Marie est présente, avec l’Église et comme Mère de l’Église, dans chacune de nos célébrations eucharistiques. « C’est pourquoi personne mieux qu’elle ne peut nous apprendre à comprendre et à vivre avec foi et amour la messe, en nous unissant au sacrifice rédempteur du Christ. Lorsque nous communions, nous aussi, comme Marie et unis à elle, nous nous unissons au bois de la Croix que Jésus, à travers son amour, a transformé en instrument de salut, et nous prononçons notre « Amen », notre « oui » à l’Amour crucifié et ressuscité » (Benoît XVI, Angélus, 11 septembre 2005).
« Que Marie très sainte, Vierge immaculée, arche de l’alliance nouvelle et éternelle, nous accompagne sur ce chemin de la rencontre avec le Seigneur qui vient. En elle, se réalise de la manière la plus parfaite l’essence de l’Église. L’Église voit en Marie (…) son icône la mieux réussie et elle la contemple comme modèle irremplaçable de vie eucharistique. C’est pourquoi, en présence du « verum Corpus natum de Maria Virgine » sur l’autel, le prêtre, au nom de l’assemblée liturgique, affirme avec les paroles du Canon : « Nous voulons nommer en premier lieu la bienheureuse Marie toujours Vierge, Mère de notre Dieu et Seigneur, Jésus-Christ » (Prière eucharistique I). Son saint nom est invoqué et vénéré aussi dans les canons des traditions chrétiennes orientales. Les fidèles, quant à eux, « recommandent à Marie, Mère de l’Église, leur existence et leur travail. S’efforçant d’avoir les mêmes sentiments que Marie, ils aident toute la communauté à vivre en offrande vivante, agréable au Père ». Elle est la Tota pulchra, la Toute-belle, puisque resplendit en elle la splendeur de la gloire de Dieu. La beauté de la liturgie céleste, qui doit se refléter aussi dans nos assemblées, trouve en elle un miroir fidèle. Nous devons apprendre d’elle à devenir nous-mêmes des personnes eucharistiques et ecclésiales pour pouvoir nous aussi, selon la parole de saint Paul, nous présenter « sans tache » devant le Seigneur, comme celui-ci a voulu que nous soyons dès le commencement » (Benoît XVI, encyclique Sacramentum caritatis, n° 96).
Saint Joseph n’a pas eu la possibilité de communier. En revanche, il a possédé le privilège d’être le père nourricier de Jésus et de devoir veiller attentivement sur lui. C’est donc par lui, comme par Marie, que nous devons passer pour nous approcher de notre Seigneur.

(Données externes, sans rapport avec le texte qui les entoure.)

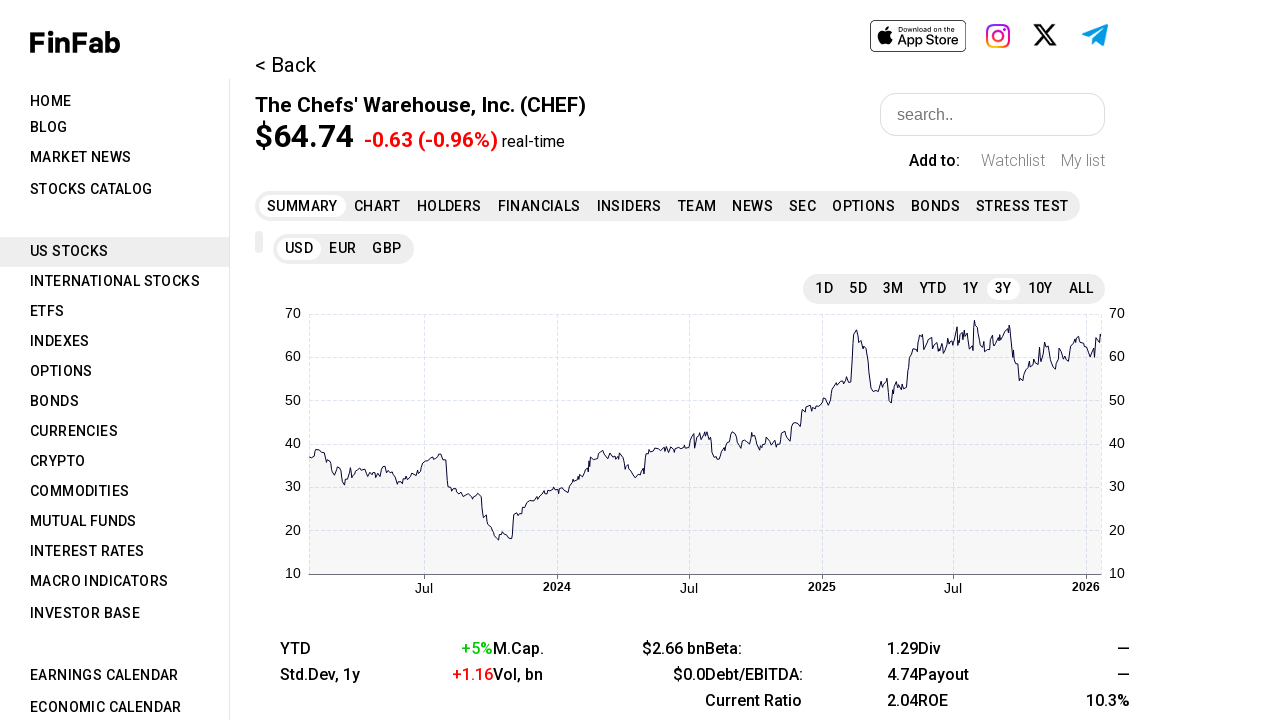

--- FILE ---
content_type: text/html; charset=UTF-8
request_url: https://finfab.pro/us-stocks/CHEF
body_size: 2025
content:
<!DOCTYPE html>
<html>
<head>
    <meta charset="UTF-8">
    <title>The Chefs&#039; Warehouse, Inc. (CHEF) stock price, news, financials - FinFab</title>
    <link rel='shortcut icon' type='image/x-icon' href='/favicon.ico' />
    <!-- Google Tag Manager -->
    <script>(function(w,d,s,l,i){w[l]=w[l]||[];w[l].push({'gtm.start':
                new Date().getTime(),event:'gtm.js'});var f=d.getElementsByTagName(s)[0],
            j=d.createElement(s),dl=l!='dataLayer'?'&l='+l:'';j.async=true;j.src=
            'https://www.googletagmanager.com/gtm.js?id='+i+dl;f.parentNode.insertBefore(j,f);
        })(window,document,'script','dataLayer','GTM-NZ92V7S');</script>
    <!-- End Google Tag Manager -->
    <!-- Google tag (gtag.js) -->
    <script async src="https://www.googletagmanager.com/gtag/js?id=G-V2EK63Q43R"></script>
    <script>
        window.dataLayer = window.dataLayer || [];
        function gtag(){dataLayer.push(arguments);}
        gtag('js', new Date());

        gtag('config', 'G-V2EK63Q43R');
    </script>
    <!-- Yandex.Metrika counter -->
    <script type="text/javascript">
   (function(m,e,t,r,i,k,a){m[i]=m[i]||function(){(m[i].a=m[i].a||[]).push(arguments)};
   m[i].l=1*new Date();k=e.createElement(t),a=e.getElementsByTagName(t)[0],k.async=1,k.src=r,a.parentNode.insertBefore(k,a)})
   (window, document, "script", "https://mc.yandex.ru/metrika/tag.js", "ym");
   ym(89420283, "init", {
        clickmap:true,
        trackLinks:true,
        accurateTrackBounce:true
   });
    </script>
    <noscript>
        <div><img src="https://mc.yandex.ru/watch/89420283" style="position:absolute; left:-9999px;" alt=""/></div>
    </noscript>
    <!-- /Yandex.Metrika counter -->
    <link rel="icon"
          href="data:image/svg+xml,<svg xmlns=%22http://www.w3.org/2000/svg%22 viewBox=%220 0 128 128%22><text y=%221.2em%22 font-size=%2296%22>⚫️</text></svg>">
    <link
            rel="stylesheet"
            href="https://fonts.googleapis.com/css?family=Roboto:300,400,500,700&display=swap"
    />
        <meta name="keywords" content="Chefs Warehouse stocks,CHEF,CHEF stocks">
    <link rel="canonical" href="https://finfab.pro/us-stocks/CHEF"/>
    <meta name="description" content="Chefs&#039; Warehouse is a food products distributor in Canada and the United States that offers over 50,000 specialty food items, including charcuterie, cheese, oils, vinegars, and pastries. They also provide center-of-the-plate products such as beef, seafood, and poultry, along with pantry staples like flour, milk, and eggs. The company serves a variety of food establishments, in addition to selling directly to consumers through a mailing and e-commerce platform.">
            <script src="/build/255.379068c2.js" defer integrity="sha384-8PhMR6smijKLL8n65ZM3S62sN/CElVHfij1KCDbuzeyW4Le6wg9rR+MTzvu3EZVl"></script><script src="/build/app.3c1550ae.js" defer integrity="sha384-LgiyjTkzyWQMa1eCl+U4sn0wtx4oZKZ5D7lw13pwW8Ag7kSL8zOp18u6Y9kEcwum"></script>
                <link rel="stylesheet" href="/build/255.6d0c2471.css" defer integrity="sha384-1aYQxPyIQbsqjnPOyczT/x63XV+D7wQeBAfoorxIMP+z8zeyQ1YY4ABk7akAAbIG"><link rel="stylesheet" href="/build/app.be8a5e20.css" defer integrity="sha384-xbP6043gVJdTYeKUSzb0y1ihLx5o4AZ+burwh7rBQZ7evwK2y+aWWM6u96MM5T91">
    </head>
<body>
<!-- Google Tag Manager (noscript) -->
<noscript><iframe src="https://www.googletagmanager.com/ns.html?id=GTM-NZ92V7S"
                  height="0" width="0" style="display:none;visibility:hidden"></iframe></noscript>
<!-- End Google Tag Manager (noscript) -->
        <div class="react_hidden">
        <h4><a href="/us-stocks/my-list">US Stocks</a></h4>
        <h1>The Chefs&#039; Warehouse, Inc.</h1>
        <p>Chefs&#039; Warehouse is a food products distributor in Canada and the United States that offers over 50,000 specialty food items, including charcuterie, cheese, oils, vinegars, and pastries. They also provide center-of-the-plate products such as beef, seafood, and poultry, along with pantry staples like flour, milk, and eggs. The company serves a variety of food establishments, in addition to selling directly to consumers through a mailing and e-commerce platform.</p>
    </div>
    <div id="root" data-uid="" data-roles="" data-confirm="true"></div>
</body>
</html>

Nous pouvons appliquer à saint Joseph ces mots de l’Écriture à propos d’un autre Joseph, le patriarche de l’Ancien Testament, que ses frères avaient vendu par jalousie et goût du lucre, et qui avait fini premier ministre du pharaon d’Égypte (Genèse 37). Ayant interprété un songe de pharaon, il comprit qu’à sept années d’abondance succèderaient sept années de disette (Genèse 41, 1-36), il fit emmagasiner de grandes quantités de froment et de ressources alimentaires variées. Si bien que, la famine venue, quand les gens demandaient de quoi manger à pharaon, celui-ci leur disait : « Allez à Joseph », il vous donnera du pain (Genèse 41, 55). Allons nous aussi à Joseph, mais à l’époux de Marie cette fois, et il nous donnera également du pain. Non seulement du pain, mais « le Pain descendu du ciel » (Jean 6, 41). Ce qui fait que saint Joseph est bien présent à nos communions, qu’il préside à la répartition des espèces sacrées, ce dont nous lui sommes très reconnaissants.